**Task details**
Restate all entries exactly. Skip the images.

=== Begin Enclosure ===

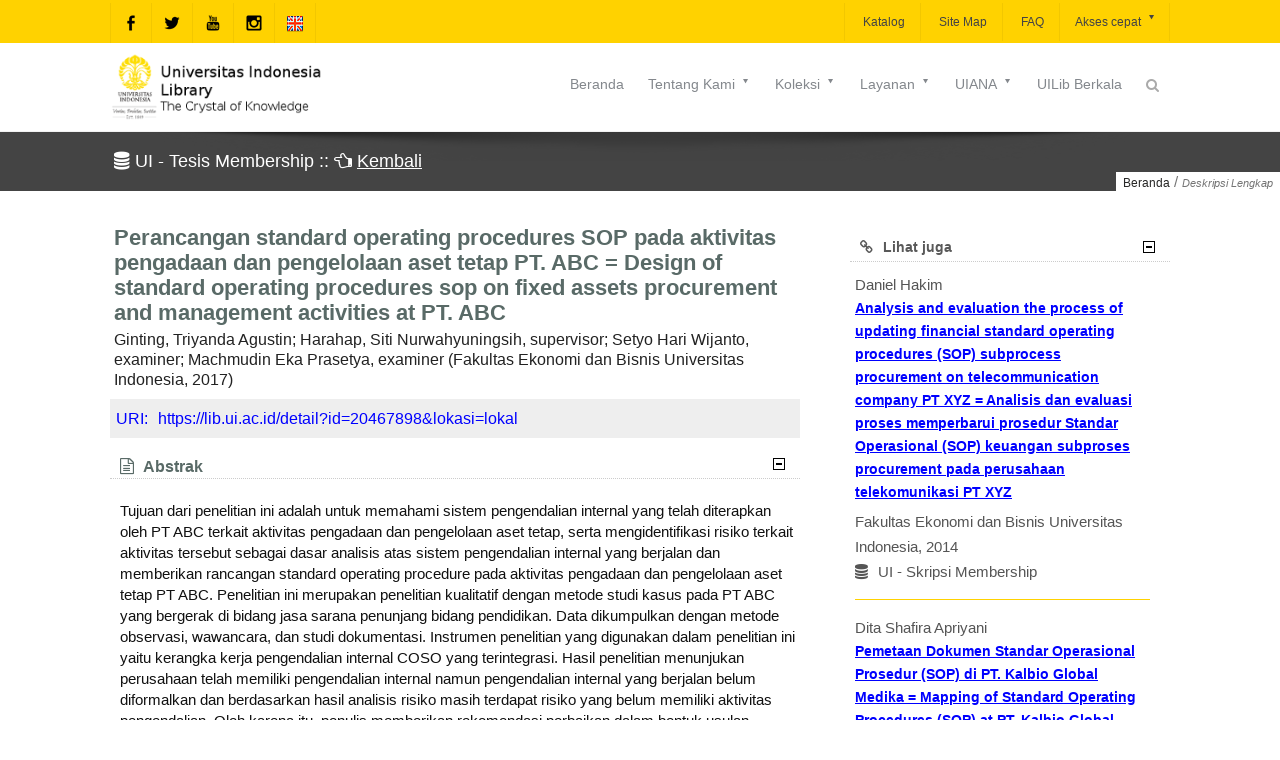

--- FILE ---
content_type: application/javascript; charset=utf-8
request_url: https://lib.ui.ac.id/assets/js/easeResponsiveTabs.min.js
body_size: 4887
content:
(function(a){a.fn.extend({easyResponsiveTabs:function(k){var c={type:"default",width:"auto",fit:true,closed:false,tabidentify:"",activetab_bg:"white",inactive_bg:"#F5F5F5",active_border_color:"#c1c1c1",active_content_border_color:"#c1c1c1",activate:function(){}};var k=a.extend(c,k);var b=k,g=b.type,j=b.fit,i=b.width,e="vertical",f="accordion";var d=window.location.hash;var h=!!(window.history&&history.replaceState);a(this).bind("tabactivate",function(l,m){if(typeof k.activate==="function"){k.activate.call(m,l)}});this.each(function(){var p=a(this);var t=p.find("ul.resp-tabs-list."+k.tabidentify);var s=p.attr("id");p.find("ul.resp-tabs-list."+k.tabidentify+" li").addClass("resp-tab-item").addClass(k.tabidentify);p.css({display:"block",width:i});if(k.type=="vertical"){t.css("margin-top","3px")}p.find(".resp-tabs-container."+k.tabidentify).css("border-color",k.active_content_border_color);p.find(".resp-tabs-container."+k.tabidentify+" > div").addClass("resp-tab-content").addClass(k.tabidentify);r();function r(){if(g==e){p.addClass("resp-vtabs").addClass(k.tabidentify)}if(j==true){p.css({width:"100%",margin:"0px"})}if(g==f){p.addClass("resp-easy-accordion").addClass(k.tabidentify);p.find(".resp-tabs-list").css("display","none")}}var m;p.find(".resp-tab-content."+k.tabidentify).before("<h2 class='resp-accordion "+k.tabidentify+"' role='tab'><span class='resp-arrow'></span></h2>");p.find(".resp-tab-content."+k.tabidentify).prev("h2").css({"background-color":k.inactive_bg,"border-color":k.active_border_color});var l=0;p.find(".resp-accordion").each(function(){m=a(this);var w=p.find(".resp-tab-item:eq("+l+")");var v=p.find(".resp-accordion:eq("+l+")");v.append(w.html());v.data(w.data());m.attr("aria-controls",k.tabidentify+"_tab_item-"+(l));l++});var q=0,u;p.find(".resp-tab-item").each(function(){$tabItem=a(this);$tabItem.attr("aria-controls",k.tabidentify+"_tab_item-"+(q));$tabItem.attr("role","tab");$tabItem.css({"background-color":k.inactive_bg,"border-color":"none"});var v=0;p.find(".resp-tab-content."+k.tabidentify).each(function(){u=a(this);u.attr("aria-labelledby",k.tabidentify+"_tab_item-"+(v)).css({"border-color":k.active_border_color});v++});q++});var n=0;if(d!=""){var o=d.match(new RegExp(s+"([0-9]+)"));if(o!==null&&o.length===2){n=parseInt(o[1],10)-1;if(n>q){n=0}}}a(p.find(".resp-tab-item."+k.tabidentify)[n]).addClass("resp-tab-active").css({"background-color":k.activetab_bg,"border-color":k.active_border_color});if(k.closed!==true&&!(k.closed==="accordion"&&!t.is(":visible"))&&!(k.closed==="tabs"&&t.is(":visible"))){a(p.find(".resp-accordion."+k.tabidentify)[n]).addClass("resp-tab-active").css({"background-color":k.activetab_bg+" !important","border-color":k.active_border_color,background:"none"});a(p.find(".resp-tab-content."+k.tabidentify)[n]).addClass("resp-tab-content-active").addClass(k.tabidentify).attr("style","display:block")}else{}p.find("[role=tab]").each(function(){var v=a(this);v.click(function(){var B=a(this);var w=B.attr("aria-controls");if(B.hasClass("resp-accordion")&&B.hasClass("resp-tab-active")){p.find(".resp-tab-content-active."+k.tabidentify).slideUp("",function(){a(this).addClass("resp-accordion-closed")});B.removeClass("resp-tab-active").css({"background-color":k.inactive_bg,"border-color":"none"});return false}if(!B.hasClass("resp-tab-active")&&B.hasClass("resp-accordion")){p.find(".resp-tab-active."+k.tabidentify).removeClass("resp-tab-active").css({"background-color":k.inactive_bg,"border-color":"none"});p.find(".resp-tab-content-active."+k.tabidentify).slideUp().removeClass("resp-tab-content-active resp-accordion-closed");p.find("[aria-controls="+w+"]").addClass("resp-tab-active").css({"background-color":k.activetab_bg,"border-color":k.active_border_color});p.find(".resp-tab-content[aria-labelledby = "+w+"]."+k.tabidentify).slideDown().addClass("resp-tab-content-active")}else{console.log("here");p.find(".resp-tab-active."+k.tabidentify).removeClass("resp-tab-active").css({"background-color":k.inactive_bg,"border-color":"none"});p.find(".resp-tab-content-active."+k.tabidentify).removeAttr("style").removeClass("resp-tab-content-active").removeClass("resp-accordion-closed");p.find("[aria-controls="+w+"]").addClass("resp-tab-active").css({"background-color":k.activetab_bg,"border-color":k.active_border_color});p.find(".resp-tab-content[aria-labelledby = "+w+"]."+k.tabidentify).addClass("resp-tab-content-active").attr("style","display:block")}B.trigger("tabactivate",B);if(h){var z=window.location.hash;var A=w.split("tab_item-");var y=s+(parseInt(A[1],10)+1).toString();if(z!=""){var x=new RegExp(s+"[0-9]+");if(z.match(x)!=null){y=z.replace(x,y)}else{y=z+"|"+y}}else{y="#"+y}history.replaceState(null,null,y)}})});a(window).resize(function(){p.find(".resp-accordion-closed").removeAttr("style")})})}})})(jQuery);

=== End Enclosure ===

**Exercise solution**
--- FILE ---
content_type: application/javascript; charset=utf-8
request_url: https://lib.ui.ac.id/assets/js/easeResponsiveTabs.min.js
body_size: 4887
content:
(function(a){a.fn.extend({easyResponsiveTabs:function(k){var c={type:"default",width:"auto",fit:true,closed:false,tabidentify:"",activetab_bg:"white",inactive_bg:"#F5F5F5",active_border_color:"#c1c1c1",active_content_border_color:"#c1c1c1",activate:function(){}};var k=a.extend(c,k);var b=k,g=b.type,j=b.fit,i=b.width,e="vertical",f="accordion";var d=window.location.hash;var h=!!(window.history&&history.replaceState);a(this).bind("tabactivate",function(l,m){if(typeof k.activate==="function"){k.activate.call(m,l)}});this.each(function(){var p=a(this);var t=p.find("ul.resp-tabs-list."+k.tabidentify);var s=p.attr("id");p.find("ul.resp-tabs-list."+k.tabidentify+" li").addClass("resp-tab-item").addClass(k.tabidentify);p.css({display:"block",width:i});if(k.type=="vertical"){t.css("margin-top","3px")}p.find(".resp-tabs-container."+k.tabidentify).css("border-color",k.active_content_border_color);p.find(".resp-tabs-container."+k.tabidentify+" > div").addClass("resp-tab-content").addClass(k.tabidentify);r();function r(){if(g==e){p.addClass("resp-vtabs").addClass(k.tabidentify)}if(j==true){p.css({width:"100%",margin:"0px"})}if(g==f){p.addClass("resp-easy-accordion").addClass(k.tabidentify);p.find(".resp-tabs-list").css("display","none")}}var m;p.find(".resp-tab-content."+k.tabidentify).before("<h2 class='resp-accordion "+k.tabidentify+"' role='tab'><span class='resp-arrow'></span></h2>");p.find(".resp-tab-content."+k.tabidentify).prev("h2").css({"background-color":k.inactive_bg,"border-color":k.active_border_color});var l=0;p.find(".resp-accordion").each(function(){m=a(this);var w=p.find(".resp-tab-item:eq("+l+")");var v=p.find(".resp-accordion:eq("+l+")");v.append(w.html());v.data(w.data());m.attr("aria-controls",k.tabidentify+"_tab_item-"+(l));l++});var q=0,u;p.find(".resp-tab-item").each(function(){$tabItem=a(this);$tabItem.attr("aria-controls",k.tabidentify+"_tab_item-"+(q));$tabItem.attr("role","tab");$tabItem.css({"background-color":k.inactive_bg,"border-color":"none"});var v=0;p.find(".resp-tab-content."+k.tabidentify).each(function(){u=a(this);u.attr("aria-labelledby",k.tabidentify+"_tab_item-"+(v)).css({"border-color":k.active_border_color});v++});q++});var n=0;if(d!=""){var o=d.match(new RegExp(s+"([0-9]+)"));if(o!==null&&o.length===2){n=parseInt(o[1],10)-1;if(n>q){n=0}}}a(p.find(".resp-tab-item."+k.tabidentify)[n]).addClass("resp-tab-active").css({"background-color":k.activetab_bg,"border-color":k.active_border_color});if(k.closed!==true&&!(k.closed==="accordion"&&!t.is(":visible"))&&!(k.closed==="tabs"&&t.is(":visible"))){a(p.find(".resp-accordion."+k.tabidentify)[n]).addClass("resp-tab-active").css({"background-color":k.activetab_bg+" !important","border-color":k.active_border_color,background:"none"});a(p.find(".resp-tab-content."+k.tabidentify)[n]).addClass("resp-tab-content-active").addClass(k.tabidentify).attr("style","display:block")}else{}p.find("[role=tab]").each(function(){var v=a(this);v.click(function(){var B=a(this);var w=B.attr("aria-controls");if(B.hasClass("resp-accordion")&&B.hasClass("resp-tab-active")){p.find(".resp-tab-content-active."+k.tabidentify).slideUp("",function(){a(this).addClass("resp-accordion-closed")});B.removeClass("resp-tab-active").css({"background-color":k.inactive_bg,"border-color":"none"});return false}if(!B.hasClass("resp-tab-active")&&B.hasClass("resp-accordion")){p.find(".resp-tab-active."+k.tabidentify).removeClass("resp-tab-active").css({"background-color":k.inactive_bg,"border-color":"none"});p.find(".resp-tab-content-active."+k.tabidentify).slideUp().removeClass("resp-tab-content-active resp-accordion-closed");p.find("[aria-controls="+w+"]").addClass("resp-tab-active").css({"background-color":k.activetab_bg,"border-color":k.active_border_color});p.find(".resp-tab-content[aria-labelledby = "+w+"]."+k.tabidentify).slideDown().addClass("resp-tab-content-active")}else{console.log("here");p.find(".resp-tab-active."+k.tabidentify).removeClass("resp-tab-active").css({"background-color":k.inactive_bg,"border-color":"none"});p.find(".resp-tab-content-active."+k.tabidentify).removeAttr("style").removeClass("resp-tab-content-active").removeClass("resp-accordion-closed");p.find("[aria-controls="+w+"]").addClass("resp-tab-active").css({"background-color":k.activetab_bg,"border-color":k.active_border_color});p.find(".resp-tab-content[aria-labelledby = "+w+"]."+k.tabidentify).addClass("resp-tab-content-active").attr("style","display:block")}B.trigger("tabactivate",B);if(h){var z=window.location.hash;var A=w.split("tab_item-");var y=s+(parseInt(A[1],10)+1).toString();if(z!=""){var x=new RegExp(s+"[0-9]+");if(z.match(x)!=null){y=z.replace(x,y)}else{y=z+"|"+y}}else{y="#"+y}history.replaceState(null,null,y)}})});a(window).resize(function(){p.find(".resp-accordion-closed").removeAttr("style")})})}})})(jQuery);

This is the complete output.